At present, no relevant reports are found in researches on chemical components, pharmacological activity, product development and the like of cones, and the early stage of qualitative pre-experimental detection shows that the leaves of the cones contain polyphenol components, so that the health-care and beauty-care cones have a high prospect of being developed into health-care and beauty-care products with an antioxidant function. Gallic Acid (GA for short), its chemical name is 3,4, 5-trihydroxybenzoic Acid, and its molecular formula is C7H6O5It is also known as gallic acid and gallic acid, and is an organic acid, commonly found in gallnut, sumac, tea and other plants, and widely used in chemical, pharmaceutical, food and electronic industries, etc.
In the prior art, the preparation method of the gallic acid mainly uses organic solvent or aqueous solution to add acid for extraction, and the separation and purification adopts macroporous adsorption resin purification and anion-cation resin decoloration or activated carbon decoloration and the like to be combined, and has the defects that: the yield and purity are not high. In addition, no report about the extraction and purification process of gallic acid in cone or the extraction and purification process after enzymatic hydrolysis exists in the prior art, and no report about the separation and purification of gallic acid by adopting a high-purity ethanol system elution system when the gallic acid is purified by gel column chromatography is reported.

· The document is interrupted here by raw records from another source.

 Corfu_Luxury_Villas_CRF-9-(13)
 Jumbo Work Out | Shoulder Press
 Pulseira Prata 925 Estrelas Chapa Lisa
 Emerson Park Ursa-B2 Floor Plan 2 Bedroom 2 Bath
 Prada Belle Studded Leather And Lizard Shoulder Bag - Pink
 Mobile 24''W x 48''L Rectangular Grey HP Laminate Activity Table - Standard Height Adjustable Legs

In view of the above, there is a need to provide a method for preparing high content gallic acid from cone, which provides a new source of gallic acid and overcomes the shortcomings of the prior art.
Disclosure of Invention
One of the purposes of the invention is to provide a preparation method of high-content gallic acid.
The technical scheme for solving the technical problems is as follows: a preparation method of high-content gallic acid comprises the following steps:
step 1: preparation of Gallic acid extract
Taking folium Coni Cone powder, adding polar solvent, and performing ultrasonic extraction to obtain gallic acid extractive solution;
and 2, step: preparation of gallic acid-rich extract
Performing enzymolysis on the gallic acid extract obtained in the step 1, and concentrating to obtain an extract rich in gallic acid;
and step 3: preparation of high content of gallic acid
Extracting the gallic acid-rich extract obtained in the step 2 by using ethanol to obtain an extract liquor; passing the extract through gel column chromatography, performing gradient elution, collecting gallic acid-containing component, concentrating until crystals are separated out, cooling for crystallization, vacuum filtering to collect white crystals, and drying to obtain high-content gallic acid.

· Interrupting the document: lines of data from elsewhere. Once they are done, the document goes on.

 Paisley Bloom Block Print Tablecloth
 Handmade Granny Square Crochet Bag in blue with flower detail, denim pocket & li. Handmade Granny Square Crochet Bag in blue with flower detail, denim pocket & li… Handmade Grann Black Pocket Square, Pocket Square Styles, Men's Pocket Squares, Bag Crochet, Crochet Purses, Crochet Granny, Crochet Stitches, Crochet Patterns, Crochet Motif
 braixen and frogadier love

The principle of the preparation method of the high-content gallic acid is as follows:
in step 1 of the present invention, gallic acid and gallic acid group-containing compounds in the cone leaf powder are extracted.

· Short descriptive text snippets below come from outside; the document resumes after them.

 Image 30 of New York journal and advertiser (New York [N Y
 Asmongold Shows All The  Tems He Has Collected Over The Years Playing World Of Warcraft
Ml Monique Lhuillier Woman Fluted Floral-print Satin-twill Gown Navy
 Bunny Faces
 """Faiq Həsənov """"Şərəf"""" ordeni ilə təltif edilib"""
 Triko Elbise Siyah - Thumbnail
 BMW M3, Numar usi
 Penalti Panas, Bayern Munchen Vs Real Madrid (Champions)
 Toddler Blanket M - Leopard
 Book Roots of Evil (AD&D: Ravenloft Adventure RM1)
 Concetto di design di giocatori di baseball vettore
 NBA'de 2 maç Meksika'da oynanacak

In step 2 of the invention, the gallic acid group-containing compound is subjected to enzymolysis to generate gallic acid and mother nucleus.
In step 3 of the invention, the impurities are separated and the gallic acid is enriched by utilizing the principle of a molecular sieve and separating the impurities through column chromatography in an ethanol solvent system.
In conclusion, the preparation method of the invention has the advantages that the content of the obtained gallic acid is high (more than or equal to 95 percent), is improved by 4 percent compared with the content of the gallic acid in the prior art, and the yield reaches more than 90 percent.
The preparation method of the high-content gallic acid has the beneficial effects that:
1. the invention firstly takes the coniferous tree as the raw material, and obtains the high-content gallic acid through simple and convenient processes such as extraction, enzyme hydrolysis, column chromatography and the like, thereby providing a new supply raw material for the preparation of the gallic acid and opening up a new utilization path for conifer resources.
2. By adopting the preparation method, the content of the obtained gallic acid is high (more than or equal to 95 percent), is improved by 4 percent compared with the content of the gallic acid in the prior art, and the yield reaches more than 90 percent.
3. The preparation method disclosed by the invention is simple, easy to operate, low in cost, wide in market prospect and suitable for large-scale popularization and application.
On the basis of the technical scheme, the invention can be further improved as follows.
Further, the cone leaf powder in the step 1 is obtained by drying, crushing and sieving fresh cone leaves with a 40-60-mesh sieve.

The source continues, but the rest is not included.